We recently decided to add some basic persistence to Pylon, our latest mobile application for accessing SharePoint. Nothing complicated, just logging levels, username and SharePoint URI.
We decided to use SQLite for persistence instead of the BlackBerry Persistent Store because of our previous experiences with the latter – where we encountered some stability issues such as the insidious 523 error which requires removing the battery to fix. We were also looking for an approach that would be more compatible when we port our application to iOS and Android.
The BlackBerry code samples for basic SQLite operations are straight-forward: http://docs.blackberry.com/en/developers/deliverables/8682/Code_samples_702046_11.jsp
However after basing our code on the samples we did run into a couple of issues.
SQLite not working on some phones – “Error: file system not ready”
The first issue we ran into was that the database simply didn’t work for certain phones. The confusing thing was that it wasn’t even consistent for phones of the same model.
It turns out the key was this line in the BlackBerry documentation:
“You can create database files in memory, on devices that support it, by specifying the corresponding file system path.”
Our application would use an SD Card if there was one, otherwise we would use device memory. If the device didn’t have an SD Card AND it didn’t have eMMC memory then we would get a “file system not ready” error when creating a database.

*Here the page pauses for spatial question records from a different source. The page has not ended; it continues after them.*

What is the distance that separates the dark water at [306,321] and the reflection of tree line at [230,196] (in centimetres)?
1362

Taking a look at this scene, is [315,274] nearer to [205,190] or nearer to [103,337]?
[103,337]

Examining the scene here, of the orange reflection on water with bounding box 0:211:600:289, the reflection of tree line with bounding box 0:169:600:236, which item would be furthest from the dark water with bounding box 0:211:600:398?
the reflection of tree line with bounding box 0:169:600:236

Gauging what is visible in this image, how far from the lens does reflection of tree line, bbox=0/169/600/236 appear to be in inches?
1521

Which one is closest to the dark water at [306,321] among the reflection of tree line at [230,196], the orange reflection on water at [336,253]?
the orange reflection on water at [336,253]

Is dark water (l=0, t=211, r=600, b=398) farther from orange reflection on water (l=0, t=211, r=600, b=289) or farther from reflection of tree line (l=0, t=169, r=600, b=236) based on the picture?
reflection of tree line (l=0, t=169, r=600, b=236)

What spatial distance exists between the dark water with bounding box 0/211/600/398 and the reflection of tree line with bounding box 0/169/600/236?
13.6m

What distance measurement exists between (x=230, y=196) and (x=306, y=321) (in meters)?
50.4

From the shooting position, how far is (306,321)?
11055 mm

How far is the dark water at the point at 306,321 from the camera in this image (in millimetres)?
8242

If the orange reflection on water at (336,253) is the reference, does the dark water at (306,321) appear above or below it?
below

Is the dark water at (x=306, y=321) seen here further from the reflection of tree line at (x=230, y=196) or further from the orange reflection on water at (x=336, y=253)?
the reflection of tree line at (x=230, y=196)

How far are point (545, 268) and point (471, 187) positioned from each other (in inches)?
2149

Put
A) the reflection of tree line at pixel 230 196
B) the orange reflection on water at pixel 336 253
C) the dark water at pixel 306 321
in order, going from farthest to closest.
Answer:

Phones that support SQLite DB in device memory (eMMC)
Phones that DON’T support SQLite DB in devicememory
Even with an SD Card, SQLite might not work if Media Card Support is turned off or if the phone is tethered to a computer and Mass Storage Mode is turned ON.
Intermittent Error – “Error: File system error (12)”
Another error we ran into was that sometimes opening the database soon after reading or writing to it would fail with the error “File system error (12)”. Just for testing I added code that would try to open the database a second time in case of failure after sleeping 100 milliseconds. This second attempt to open the database would always succeed.
Looking for “File system error (12)” online I found a few instances that were determined to be caused by bad queries or by failing to close the database or a SQL Statement. However the exact same query that worked most of the time was being called when the error would occur and after reviewing the code we determined that all databases and SQL statements were being correctly closed.
It turns out that we were following the BlackBerry examples a little too closely and opening/closing the database for every read/write operation. The overhead of this meant that the database wasn’t ready to be opened in time for the next operation.
We fixed the problem by only opening the database once the first time and then reusing that handle all subsequent times until we close the database on application exit.